■ **EXTRACTED TEXT**:
########

When a submission is made that a verdict is unsafe and unsatisfactory, it is not sufficient to categorise the evidence and explain
away various categories in isolation as if evidence exists in separate, water-tight compartments. An appellate court judge, confronted
with a claim that a conviction is unsafe and unsatisfactory, does not have an option but a duty to consider the whole of the evidence,
laborious though that may be in a case such as the present.
The trial
- The appellant was indicted in accordance with s 202 of the Criminal Code that:
between the 18th day of July 2018 and the 31st day of December 2018 at Goroka, Eastern Highlands Province in Papua New Guinea, he,
being employed by the public service in the Auditor-General’s office, perversely and without lawful excuse, omitted to do an
act, namely provide a report, that was his duty to do by virtue of his employment.

########

■ **GIVEN INFORMATION**:
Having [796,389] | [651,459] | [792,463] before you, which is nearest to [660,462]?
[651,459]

########

■ **EXERCISE SET**:
(1) Under which section of the Criminal Code was the appellant indicted, according to the judgment excerpt?
(2) Rewrite the part of the judgment excerpt that opens with the words containing "When a submission" and closes with "as the present.", substituting "testimony" for every "evidence".
(3) Extend the judgment excerpt on the appellant's appeal against his conviction, beginning after its last sentence.

■ **ANSWER SET**:
(1) Section 202 of the Criminal Code.

(2)
When a submission is made that a verdict is unsafe and unsatisfactory, it is not sufficient to categorise the testimony and explain
away various categories in isolation as if testimony exists in separate, water-tight compartments. An appellate court judge, confronted
with a claim that a conviction is unsafe and unsatisfactory, does not have an option but a duty to consider the whole of the testimony,
laborious though that may be in a case such as the present.

(3)
- Section 202 of the Criminal Code provides:
Refusal by public officer to perform duty
A person employed in the Public Service, or as an officer of a court or tribunal, who perversely and without lawful excuse omits or
refuses to do any act that it is his duty to do by virtue of his employment is guilty of a misdemeanour.
- The trial was heard over five days. The brief facts particularised the State’s case as being that the omitted report related
to the books of Nokondi Investment. To whom the report was to be provided was not specified, beyond the State’s case being
that the appellant had a duty to produce a report on his findings.
- The State called two witnesses, being the Auditor-General Mr Gordon Kega and retired Detective Chief Superintendent Matthew Damaru,
who was the police officer responsible for seeking assistance for the Nokondi Investment investigation.
- The appellant gave evidence in his defence, and called a police officer, Chief Inspector Timothy Gitua. This officer also had knowledge
as to the Nokondi Investment investigation at the preliminary phase, and he sought the appellant’s assistance with the GDDA
investigation.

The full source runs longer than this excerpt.